Tonight I saw the play you liked,
the one you took your husband to,
the one about marriage and passion and poetry,
about lovers with impossible choices.
So I sat there alone in the crowd
thinking of you, thinking of us,
thinking of you at home with your family.
I wondered what you were wearing,
were your boys behaving, was the t v on,
was your husband seeing how beautiful you are.
You had told me but I had forgotten
that in the end the young man died
because he loved the right woman at the wrong time,
because he was not brave enough for the books he read.

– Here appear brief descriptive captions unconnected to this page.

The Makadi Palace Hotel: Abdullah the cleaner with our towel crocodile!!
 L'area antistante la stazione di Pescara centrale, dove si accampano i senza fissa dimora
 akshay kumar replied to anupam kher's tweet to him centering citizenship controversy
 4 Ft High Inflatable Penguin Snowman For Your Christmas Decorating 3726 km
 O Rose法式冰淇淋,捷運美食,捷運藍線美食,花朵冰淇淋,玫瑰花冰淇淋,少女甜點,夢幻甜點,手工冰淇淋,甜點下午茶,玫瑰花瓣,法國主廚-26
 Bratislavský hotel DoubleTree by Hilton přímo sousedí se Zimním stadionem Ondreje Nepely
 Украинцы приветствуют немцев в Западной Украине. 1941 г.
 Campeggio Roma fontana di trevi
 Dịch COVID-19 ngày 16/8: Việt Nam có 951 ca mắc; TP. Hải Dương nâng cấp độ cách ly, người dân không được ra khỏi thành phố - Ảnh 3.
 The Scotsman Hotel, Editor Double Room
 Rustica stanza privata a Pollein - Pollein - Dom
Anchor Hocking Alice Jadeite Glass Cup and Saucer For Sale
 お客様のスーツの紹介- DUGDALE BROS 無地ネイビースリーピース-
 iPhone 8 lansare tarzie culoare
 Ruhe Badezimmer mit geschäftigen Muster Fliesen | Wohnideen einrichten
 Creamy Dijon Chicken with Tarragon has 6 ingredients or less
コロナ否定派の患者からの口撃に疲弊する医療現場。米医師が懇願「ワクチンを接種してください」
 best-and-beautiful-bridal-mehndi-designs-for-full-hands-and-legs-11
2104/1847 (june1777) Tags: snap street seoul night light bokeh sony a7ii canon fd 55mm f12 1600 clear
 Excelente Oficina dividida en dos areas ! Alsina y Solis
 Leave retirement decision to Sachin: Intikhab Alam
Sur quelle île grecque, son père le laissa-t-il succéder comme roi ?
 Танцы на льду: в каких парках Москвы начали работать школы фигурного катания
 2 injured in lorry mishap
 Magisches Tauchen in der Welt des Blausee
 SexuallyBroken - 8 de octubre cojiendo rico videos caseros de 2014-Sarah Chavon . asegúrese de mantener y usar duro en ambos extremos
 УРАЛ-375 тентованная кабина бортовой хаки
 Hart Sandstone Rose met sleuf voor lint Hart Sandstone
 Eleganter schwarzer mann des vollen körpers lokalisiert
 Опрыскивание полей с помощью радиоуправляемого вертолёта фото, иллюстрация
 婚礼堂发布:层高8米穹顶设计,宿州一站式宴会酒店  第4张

Before the play began I ate in a nearby pub,
chili, salad, bread and beer,
you know the kind of meal a man eats
when a man eats alone and I thought
back to yesterday morning when you called
and how you called me darling for the very first time,
and you asked me to have that test
meaning that you had said yes
and I drank a second beer
thinking about your kisses when you visit me
and the way sometimes we hold each other,
silently, breathing in the other's smell,
caressing so gently with our cheeks, our necks,
barely, barely, barely.
Driving home I passed the restaurants and bars
where couples go after seeing plays together,
the happy lights, music in the streets, laughter,
their hips and legs moving to inner rhythms,
the cool midnight air whirling through
the windows of my car and I knew
I have fallen in love. And already it's breaking my heart.